Add x to sum and store it in sum ( sum+=x) and the next time
cin>>x will read a new value into x.
Now our code becomes something like this,
while(cin>>x){
++count;
sum+=x;
}
Let's check
Whether code matches our invariant
// invariant:
// we have read count grades so far, and
// sum is the sum of the first count grades
code:
while(cin>>x){
++count;
sum+=x;
}
Ah!. Now the loop invariant is True always and code works fine.
The above example was taken and modified from the book Accelerated C++ by Andrew-koening and Barbara-E
Something that doesn't change within a block of code
All the answers here are great, but i felt that i can shed more light on the matter:
Invariant from a language point of view means something that never changes.
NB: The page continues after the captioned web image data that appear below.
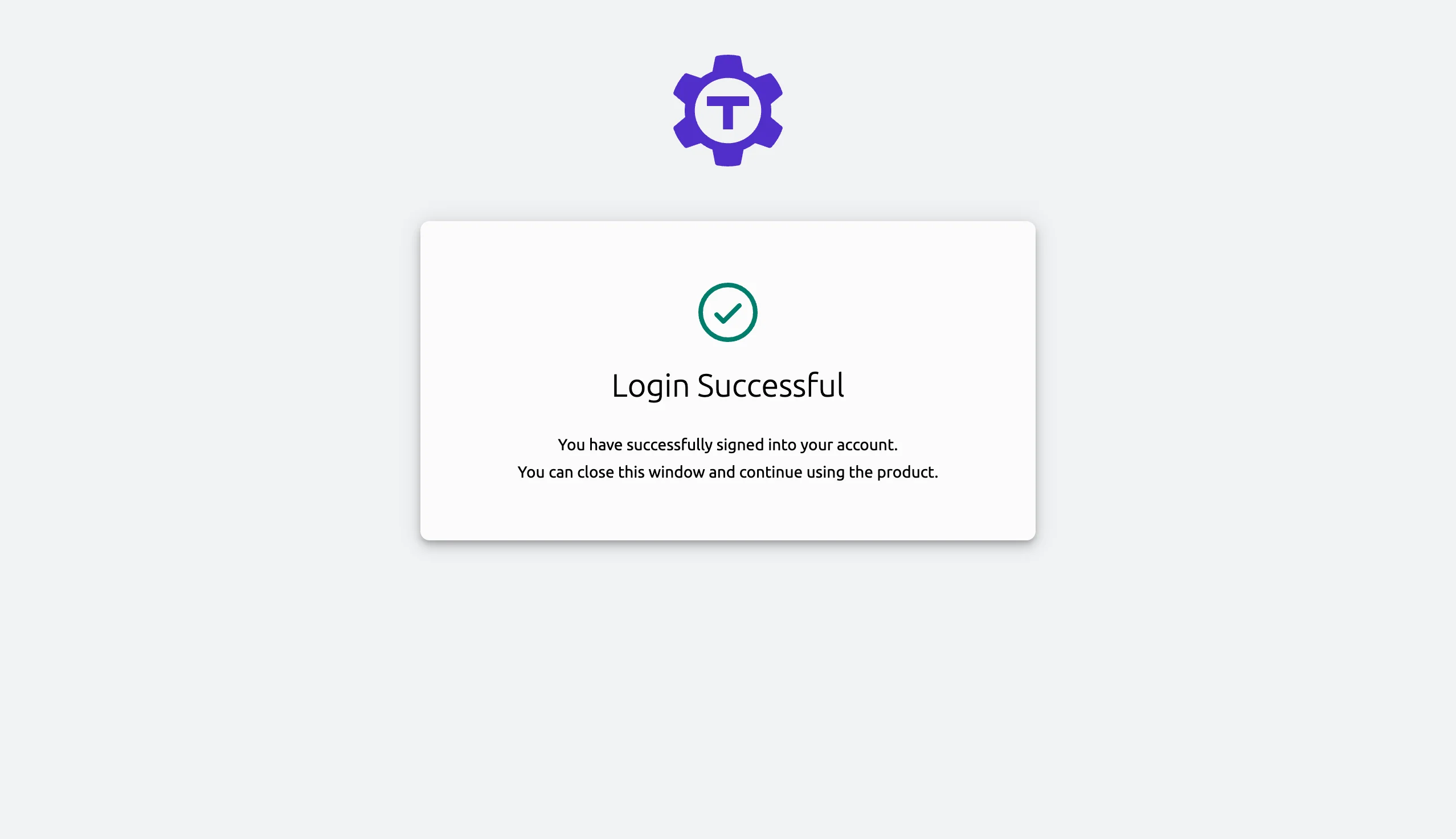 OIDC 통합 이후 터미널에서 tsh 명령어 도구로 Teleport에 로그인할 때 뜨는 성공 메시지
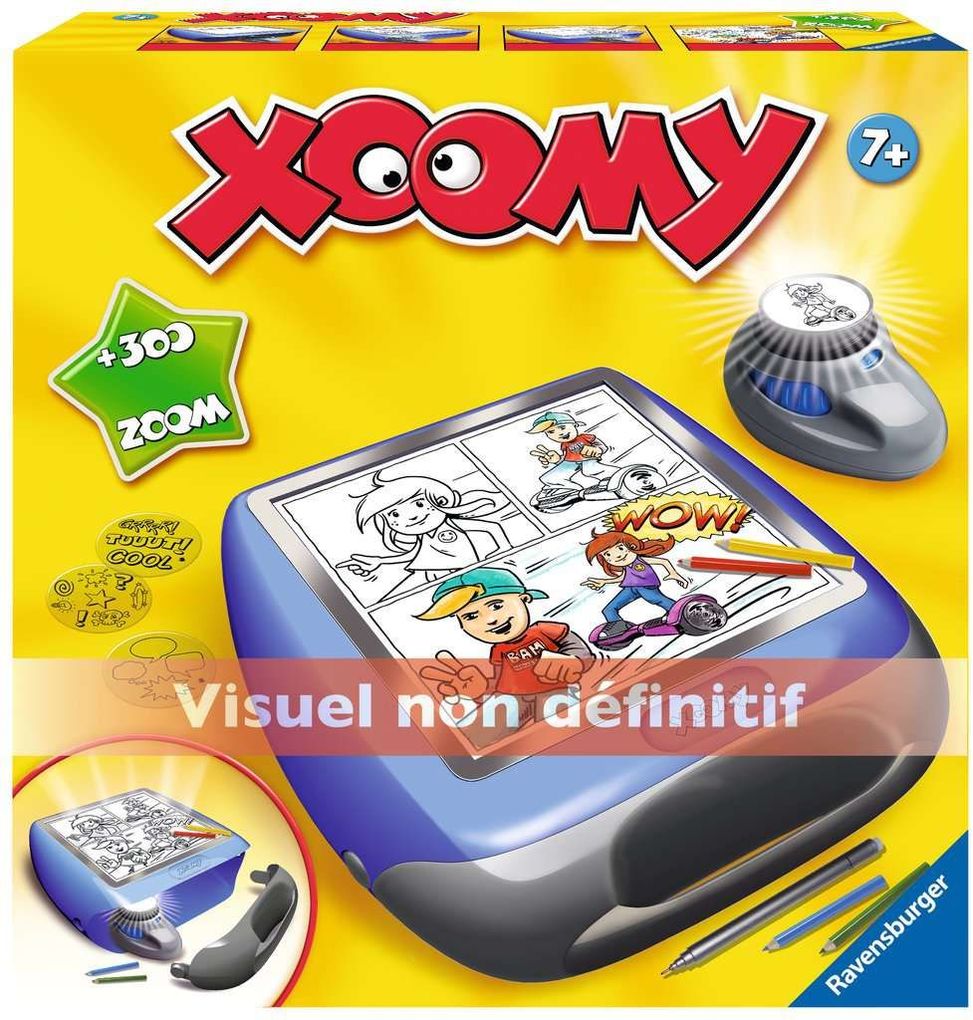 Ravensburger Xoomy Comics Zeichnen Lernen Kreatives Zeichnen Und Malen Fur Kinder Ab 7 Jahren Spielware
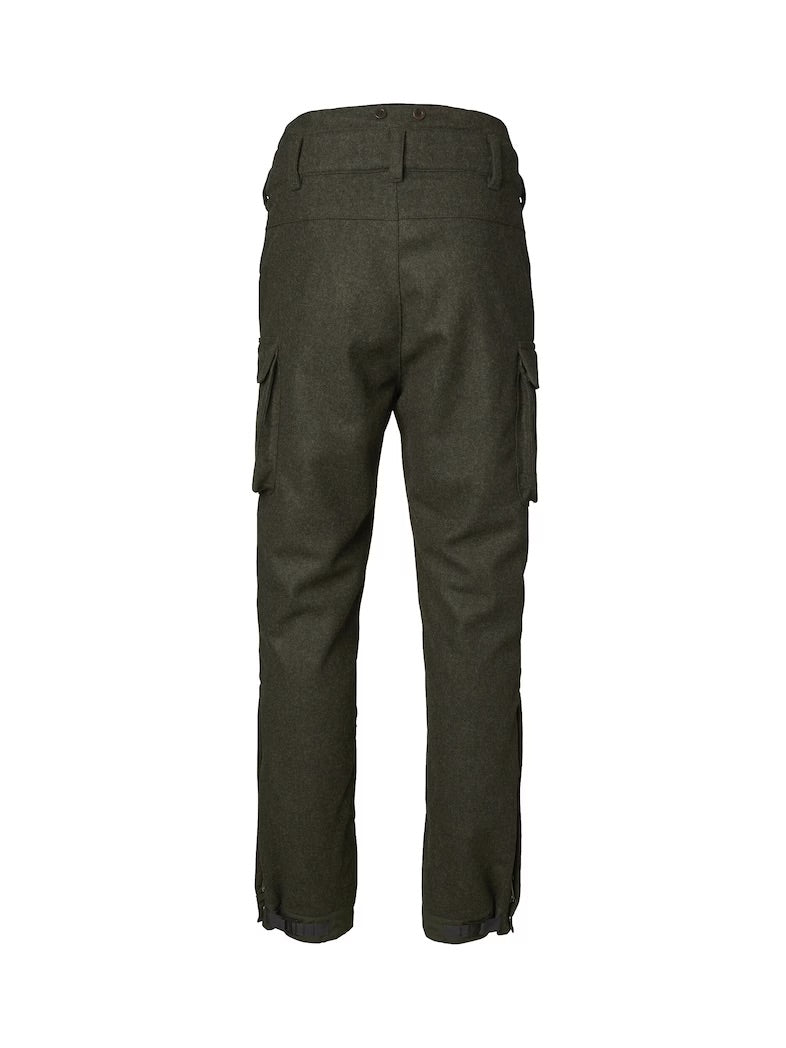 Loden Byxa 2.0 MÖRKGRÖNMELERAD / C58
The concept though comes actually from math, it's one of the popular proof techniques when combined with induction.
Here is how a proof goes, If you can find an invariant that is in the initial state, And that this invariant persists regardless of any [legal] transformation applied to the state, then you can prove that If a certain state does not have this invariant then it can never occur, no matter what sequence of transformations are applied to the initial state.
Now the previous way of thinking (again combined with induction) makes it possible to predicate the logic of computer software. Especially important when the execution goes in loops, in which an invariant can be used to prove that a certain loop will yield a certain result or that it will never change the state of a program in a certain way.
When invariant is used to predicate a loop logic its called loop invariant. It can be used outside loops, but for loops it is really important, because you often have a lot of possibilities, or an infinite number of possibilities.
Notice that i use the word "predicate" the logic of a computer software, and not prove. And that's because while in math invariant can be used as a proof, it can never prove that the computer software when executed will yield what is expected, due to the fact that the software is executed on top of many abstractions, that can never be proved that they will yield what is expected (think of the hardware abstraction for example).
Finally while theoretically and rigorously predicting software logic is only important for high critical applications like Medical, and Military ones. Invariant can still be used to aid the typical programmer when debugging. It can be used to know where at a certain location The program failed because it has failed to maintain a certain invariant - many of us use it anyway without giving a thought about it.
Class Invariant
Class Invariant is a condition which should be always true before and after calling relevant function
For example balanced tree has an Invariant which is called isBalanced. When you modify your tree through some methods (e.g. addNode, removeNode...) - isBalanced should be always true before and after modifying the tree
Following on from what it is, invariants are quite useful in writing clean code, since knowing conceptually what invariants should be present in your code allows you to easily decide how to organize your code to reach those aims. As mentioned ealier, they're also useful in debugging, as checking to see if the invariant's being maintained is often a good way of seeing if whatever manipulation you're attempting to perform is actually doing what you want it to.
It's typically a quantity that does not change under certain mathematical operations.
An example is a scalar, which does not change under rotations. In magnetic resonance imaging, for example, it is useful to characterize a tissue property by a rotational invariant, because then its estimation ideally does not depend on the orientation of the body in the scanner.
The ADT invariant specifes relationships
among the data fields (instance variables)
that must always be true before and after
the execution of any instance method.
There is an excellent example of an invariant and why it matters in the book Java Concurrency in Practice.
Although Java-centric, the example describes some code that is responsible for calculating the factors of a provided integer. The example code attempts to cache the last number provided, and the factors that were calculated to improve performance. In this scenario there is an invariant that was not accounted for in the example code which has left the code susceptible to race conditions in a concurrent scenario.